Written request: Pick out every line of the records below that contains the word "foreground", and copy each one. Match case exactly.
++++ Material provided ++++
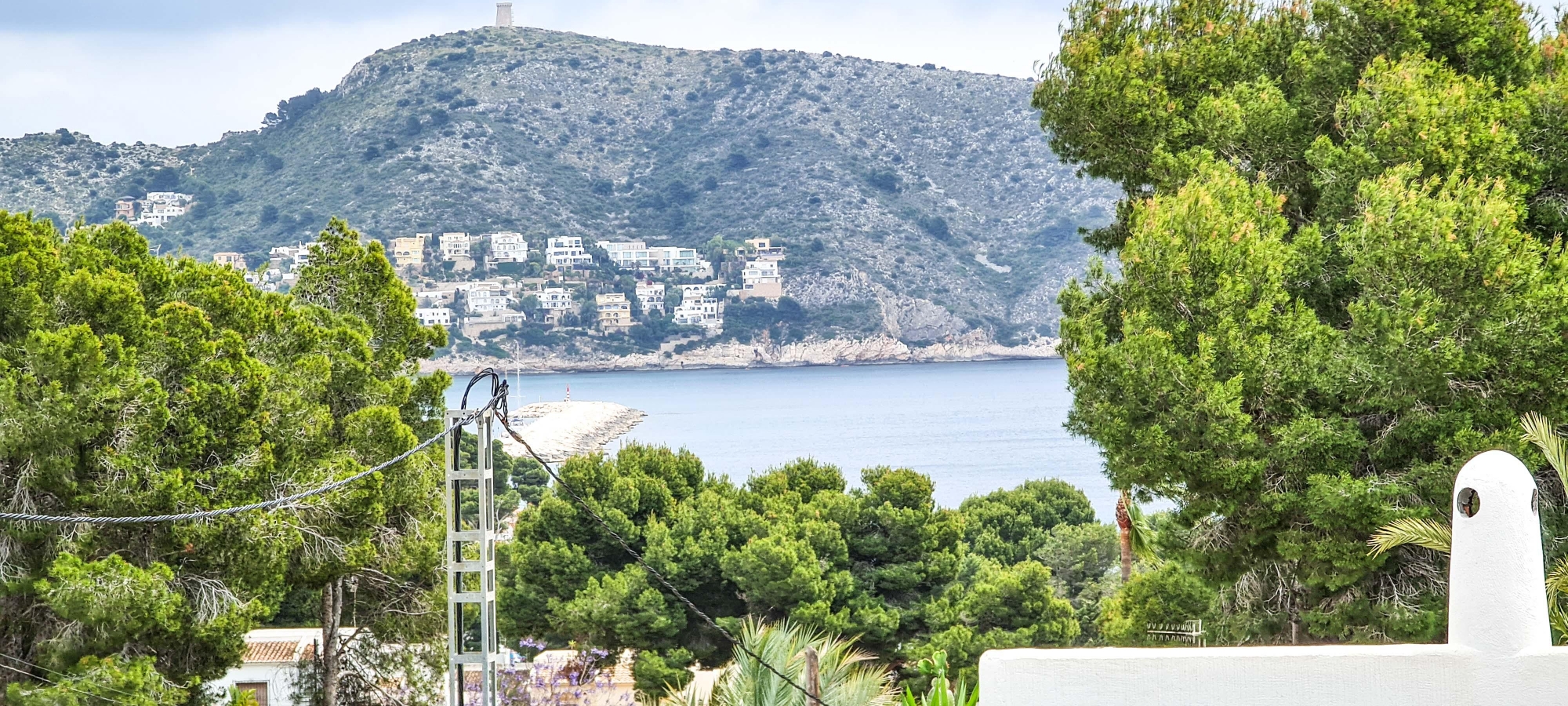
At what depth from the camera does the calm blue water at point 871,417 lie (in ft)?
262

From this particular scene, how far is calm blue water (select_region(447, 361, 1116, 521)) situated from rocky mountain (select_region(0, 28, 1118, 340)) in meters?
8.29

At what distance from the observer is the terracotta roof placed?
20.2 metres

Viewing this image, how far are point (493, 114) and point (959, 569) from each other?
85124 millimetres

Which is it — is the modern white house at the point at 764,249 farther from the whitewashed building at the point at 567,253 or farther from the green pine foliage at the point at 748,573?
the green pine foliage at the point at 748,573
++++
++++ Material provided ++++
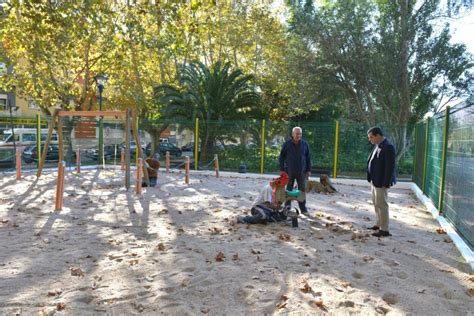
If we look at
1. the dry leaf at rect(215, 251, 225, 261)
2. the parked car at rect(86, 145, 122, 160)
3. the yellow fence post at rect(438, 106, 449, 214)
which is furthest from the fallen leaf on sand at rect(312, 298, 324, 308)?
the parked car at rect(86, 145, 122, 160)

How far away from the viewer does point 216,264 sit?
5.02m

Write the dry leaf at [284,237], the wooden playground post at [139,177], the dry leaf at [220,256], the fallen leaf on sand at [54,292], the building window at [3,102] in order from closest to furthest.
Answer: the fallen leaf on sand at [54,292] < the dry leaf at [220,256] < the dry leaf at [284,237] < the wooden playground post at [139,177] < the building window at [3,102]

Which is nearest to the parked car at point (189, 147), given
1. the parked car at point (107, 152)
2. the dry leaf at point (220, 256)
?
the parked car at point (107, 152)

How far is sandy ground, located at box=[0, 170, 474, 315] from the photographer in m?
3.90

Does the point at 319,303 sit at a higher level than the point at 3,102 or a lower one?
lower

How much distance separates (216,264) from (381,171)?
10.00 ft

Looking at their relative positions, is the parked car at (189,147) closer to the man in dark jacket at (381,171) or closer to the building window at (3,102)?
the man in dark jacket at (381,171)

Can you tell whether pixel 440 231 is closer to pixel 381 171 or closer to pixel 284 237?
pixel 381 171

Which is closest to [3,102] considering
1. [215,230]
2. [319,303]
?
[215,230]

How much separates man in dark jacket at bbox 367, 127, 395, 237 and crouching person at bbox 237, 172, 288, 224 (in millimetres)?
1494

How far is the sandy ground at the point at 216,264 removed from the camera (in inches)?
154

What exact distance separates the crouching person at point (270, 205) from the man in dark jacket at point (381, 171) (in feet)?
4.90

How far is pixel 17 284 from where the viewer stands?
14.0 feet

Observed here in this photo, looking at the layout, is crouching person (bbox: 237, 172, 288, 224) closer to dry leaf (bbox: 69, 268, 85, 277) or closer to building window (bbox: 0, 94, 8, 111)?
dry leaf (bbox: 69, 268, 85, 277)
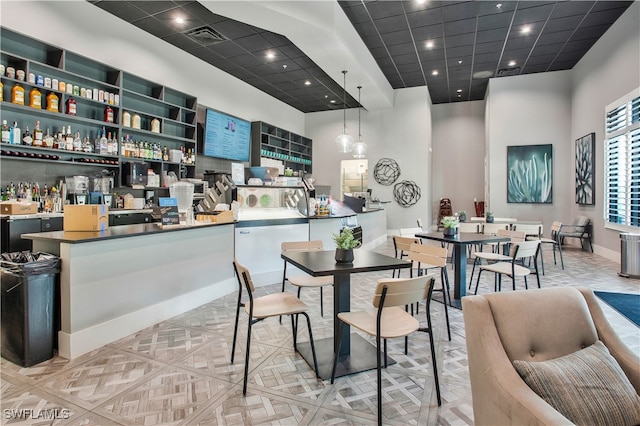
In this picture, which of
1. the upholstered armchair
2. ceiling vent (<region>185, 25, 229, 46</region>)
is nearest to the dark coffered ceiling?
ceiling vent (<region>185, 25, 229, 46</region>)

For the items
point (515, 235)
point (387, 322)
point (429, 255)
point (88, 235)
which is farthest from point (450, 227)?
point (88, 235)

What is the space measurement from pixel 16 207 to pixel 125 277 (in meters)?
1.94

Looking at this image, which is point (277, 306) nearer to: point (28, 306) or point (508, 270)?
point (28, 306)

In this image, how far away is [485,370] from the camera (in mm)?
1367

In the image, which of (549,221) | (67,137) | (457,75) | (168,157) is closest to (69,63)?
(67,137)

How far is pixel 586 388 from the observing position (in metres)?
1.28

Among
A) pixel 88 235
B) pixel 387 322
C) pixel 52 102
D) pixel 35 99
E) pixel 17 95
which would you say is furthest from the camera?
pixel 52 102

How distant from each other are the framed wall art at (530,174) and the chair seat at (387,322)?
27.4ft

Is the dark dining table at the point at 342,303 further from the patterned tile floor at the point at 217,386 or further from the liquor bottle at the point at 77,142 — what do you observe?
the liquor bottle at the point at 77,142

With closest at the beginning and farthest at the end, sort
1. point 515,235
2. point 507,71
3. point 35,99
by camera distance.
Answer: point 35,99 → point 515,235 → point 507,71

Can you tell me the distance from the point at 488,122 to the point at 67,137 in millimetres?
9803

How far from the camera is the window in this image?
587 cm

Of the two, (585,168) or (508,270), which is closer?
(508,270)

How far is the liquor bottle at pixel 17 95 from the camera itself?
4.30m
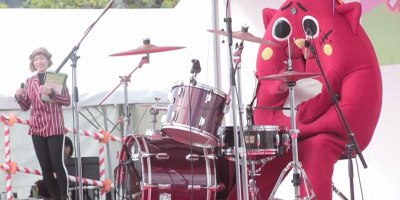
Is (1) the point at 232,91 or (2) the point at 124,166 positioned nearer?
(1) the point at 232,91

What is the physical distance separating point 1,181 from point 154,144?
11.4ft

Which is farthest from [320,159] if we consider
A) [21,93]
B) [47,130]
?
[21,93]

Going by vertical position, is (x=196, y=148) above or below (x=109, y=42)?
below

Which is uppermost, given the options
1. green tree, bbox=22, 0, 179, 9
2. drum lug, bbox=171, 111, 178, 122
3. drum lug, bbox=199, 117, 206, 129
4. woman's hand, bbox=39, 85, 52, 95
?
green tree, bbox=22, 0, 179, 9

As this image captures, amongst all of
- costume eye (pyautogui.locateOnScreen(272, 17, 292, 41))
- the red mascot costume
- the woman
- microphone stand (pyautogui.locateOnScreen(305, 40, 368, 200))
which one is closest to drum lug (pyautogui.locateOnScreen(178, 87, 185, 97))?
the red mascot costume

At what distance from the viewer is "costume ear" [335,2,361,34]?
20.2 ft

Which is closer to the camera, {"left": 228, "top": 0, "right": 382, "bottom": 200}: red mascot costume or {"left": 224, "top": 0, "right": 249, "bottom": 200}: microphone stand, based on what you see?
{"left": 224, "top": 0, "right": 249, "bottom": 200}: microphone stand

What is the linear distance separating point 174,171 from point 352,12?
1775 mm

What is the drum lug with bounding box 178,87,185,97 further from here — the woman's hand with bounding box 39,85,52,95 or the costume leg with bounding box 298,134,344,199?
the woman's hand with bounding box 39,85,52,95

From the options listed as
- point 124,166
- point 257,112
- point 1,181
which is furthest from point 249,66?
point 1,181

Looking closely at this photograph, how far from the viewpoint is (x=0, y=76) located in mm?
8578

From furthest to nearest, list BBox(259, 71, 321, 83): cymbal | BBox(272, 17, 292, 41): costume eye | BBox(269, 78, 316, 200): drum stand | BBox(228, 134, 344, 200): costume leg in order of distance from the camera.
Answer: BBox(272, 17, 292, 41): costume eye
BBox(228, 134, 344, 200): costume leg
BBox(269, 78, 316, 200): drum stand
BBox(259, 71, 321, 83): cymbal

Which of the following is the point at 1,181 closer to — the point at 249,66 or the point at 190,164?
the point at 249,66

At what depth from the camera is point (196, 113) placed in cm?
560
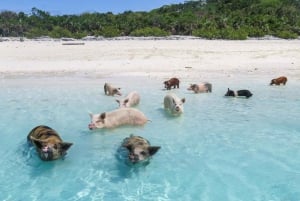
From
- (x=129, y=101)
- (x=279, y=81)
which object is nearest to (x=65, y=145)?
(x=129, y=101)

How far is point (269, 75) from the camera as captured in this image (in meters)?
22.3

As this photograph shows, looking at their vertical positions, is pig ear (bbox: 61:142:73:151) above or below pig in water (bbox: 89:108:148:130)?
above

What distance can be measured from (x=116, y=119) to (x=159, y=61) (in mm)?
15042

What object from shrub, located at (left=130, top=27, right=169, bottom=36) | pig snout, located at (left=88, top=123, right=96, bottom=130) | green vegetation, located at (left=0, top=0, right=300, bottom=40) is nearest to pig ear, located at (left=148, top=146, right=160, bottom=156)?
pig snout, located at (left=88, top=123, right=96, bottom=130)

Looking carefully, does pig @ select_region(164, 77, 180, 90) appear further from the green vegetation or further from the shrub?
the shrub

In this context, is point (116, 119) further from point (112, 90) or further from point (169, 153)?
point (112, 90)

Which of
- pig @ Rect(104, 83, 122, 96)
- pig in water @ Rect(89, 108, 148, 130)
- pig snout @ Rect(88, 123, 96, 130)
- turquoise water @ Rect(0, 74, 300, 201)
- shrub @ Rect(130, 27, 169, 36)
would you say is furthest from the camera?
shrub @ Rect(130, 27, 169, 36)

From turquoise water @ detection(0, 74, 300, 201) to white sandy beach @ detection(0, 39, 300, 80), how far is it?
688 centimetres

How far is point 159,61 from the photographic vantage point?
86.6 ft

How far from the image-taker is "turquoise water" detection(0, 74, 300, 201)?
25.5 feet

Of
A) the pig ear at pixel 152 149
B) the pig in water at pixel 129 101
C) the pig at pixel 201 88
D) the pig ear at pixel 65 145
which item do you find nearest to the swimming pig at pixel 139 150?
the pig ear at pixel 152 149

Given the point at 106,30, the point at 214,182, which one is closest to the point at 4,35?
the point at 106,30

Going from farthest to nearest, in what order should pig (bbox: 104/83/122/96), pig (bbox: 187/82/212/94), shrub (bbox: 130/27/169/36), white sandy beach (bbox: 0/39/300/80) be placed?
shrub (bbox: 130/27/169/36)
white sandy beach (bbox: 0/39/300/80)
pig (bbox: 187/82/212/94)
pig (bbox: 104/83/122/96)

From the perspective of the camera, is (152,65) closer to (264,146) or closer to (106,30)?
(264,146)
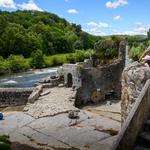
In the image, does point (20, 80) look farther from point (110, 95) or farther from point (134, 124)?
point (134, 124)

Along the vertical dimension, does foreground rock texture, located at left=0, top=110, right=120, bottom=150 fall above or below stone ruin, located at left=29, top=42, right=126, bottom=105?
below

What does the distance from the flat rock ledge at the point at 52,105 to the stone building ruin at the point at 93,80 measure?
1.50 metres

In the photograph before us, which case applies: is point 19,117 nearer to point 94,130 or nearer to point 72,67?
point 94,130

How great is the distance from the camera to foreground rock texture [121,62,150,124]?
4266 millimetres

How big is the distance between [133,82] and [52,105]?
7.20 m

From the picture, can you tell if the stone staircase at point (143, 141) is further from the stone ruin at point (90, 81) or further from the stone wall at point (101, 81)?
++++
Solution to this task:
Along the vertical dimension, does foreground rock texture, located at left=0, top=110, right=120, bottom=150 fall above or below stone ruin, located at left=29, top=42, right=126, bottom=105?
How great is the distance from the camera to foreground rock texture [121,62,150,124]?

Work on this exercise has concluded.